Main   Products   Offshore Outsourcing   Customers   Partners   ContactUs  
JDBC Databases
  HXTT Access v5.2
  HXTT Cobol v2.1
  HXTT DBF v5.2
  HXTT Excel v4.2
  HXTT Paradox v5.2
  HXTT Text(CSV) v5.2
 
  Buy Now
  Support
  Download
  Document
  FAQ
  HXTT XML v1.2
Offshore Outsourcing
Oracle Data Import/Export
DB2 Data Import/Export
Sybase Data Import/Export
Free Resources
  Firewall Tunneling
  Search Indexing Robot
  Conditional Compilation
  Password Recovery for MS Access
  Password Recovery for Corel Paradox
  Checksum Tool for MD5
  Character Set Converter
  Pyramid - Poker of ZYH
   
   
   
Hongxin Technology & Trade Ltd. of Xiangtan City (abbr, HXTT)

HXTT Text(CSV)
Extremely big csv
Denny
2014-10-15 05:21:52.0
dear hxtt,

i have a csv files which size is about 4Gb

issuing "select * from csvfile limit 100" will last forever, consume memory & eventually crash

is there any way to do this efficiently .. i would have to take the whole file also to feed to another database, and probably have to run complex query (joins, subselect, aggregate)

please advice

regards
Re:Extremely big csv
HXTT Support
2014-10-15 06:13:48.0
Try
jdbc:csv:/d:/test/text/?_CSV_Header=true;_CSV_Quoter=;readOnlyMode=true;
Re:Re:Extremely big csv
Denny
2014-10-15 10:06:29.0
tried these:

maxScanRows=-1;readOnlyMode=true;soloMode=true;

still no change

can you confirm how much time it should be required to load 100 rows from 4gb csv with 10 columns ?

regards
Re:Re:Re:Extremely big csv
HXTT Support
2014-10-16 06:11:38.0
Checked. No relation with the connection property.
2014-10-16 fixed a load bug which waiting the thread to parse all CSV rows.
Please download the latest package.
Re:Re:Re:Re:Extremely big csv
Denny
2014-10-16 16:39:05.0
dear hxtt,

working very nice,
thank you for great support

regards
Re:Re:Re:Re:Re:Extremely big csv
Denny
2014-10-17 12:42:28.0
Hello,

i found a problem after the last update..
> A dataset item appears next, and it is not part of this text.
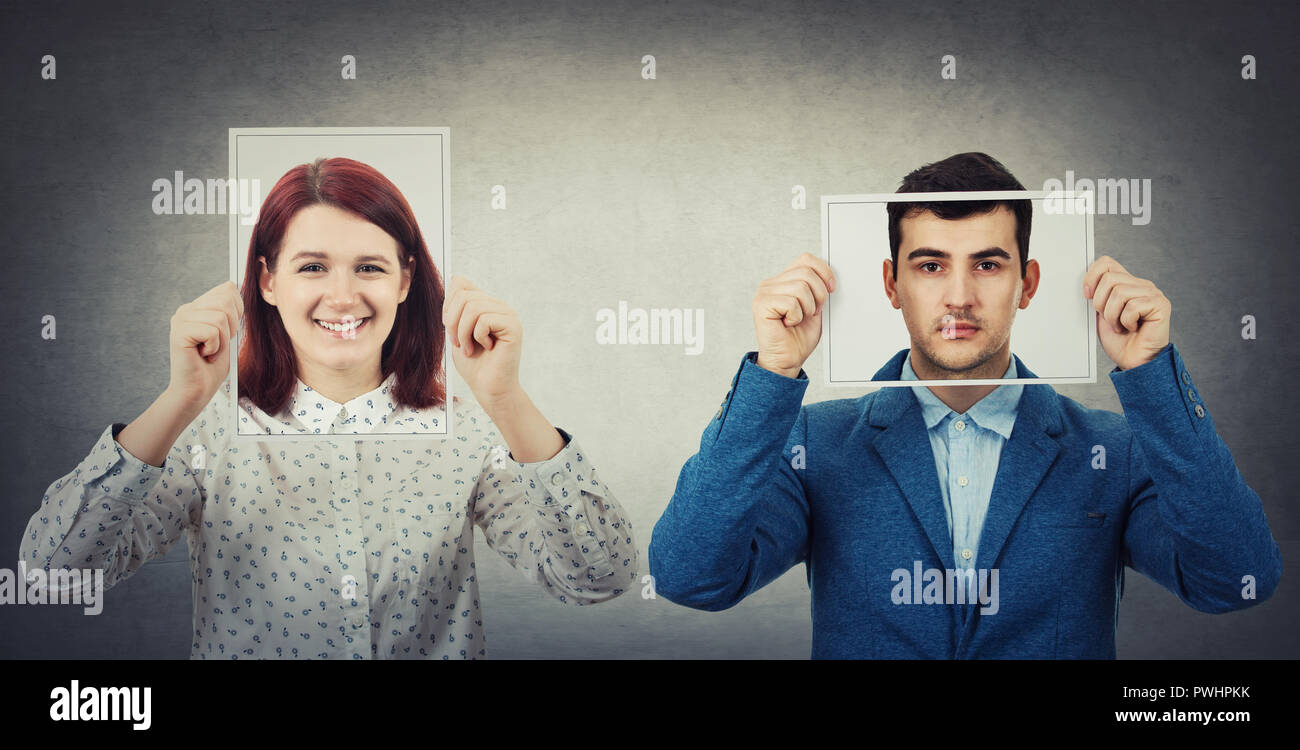Businessman and woman covering their faces using photo sheets with happy and sad portrait emoticon, like a mask to hide the real emotion from society. - Stock Image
"select count(*) from any_table" always returns 1073741823
"select count(1) from any_table" : correct result
"select count(column1) from any_table" : correct result

can this be fixed ?

regards
Re:Re:Re:Re:Re:Re:Extremely big csv
Denny
2014-10-17 14:25:01.0
dear hxtt,

more problems coming one some csv file:

04:11:44,454 INFO [STDOUT] java.lang.NullPointerException
04:11:44,464 INFO [STDOUT] at com.hxtt.sql.text.b.if(Unknown Source)
04:11:44,471 INFO [STDOUT] at com.hxtt.sql.text.b.a(Unknown Source)
04:11:44,475 INFO [STDOUT] at com.hxtt.sql.text.b.run(Unknown Source)
04:11:44,477 INFO [STDOUT] at java.lang.Thread.run(Thread.java:662)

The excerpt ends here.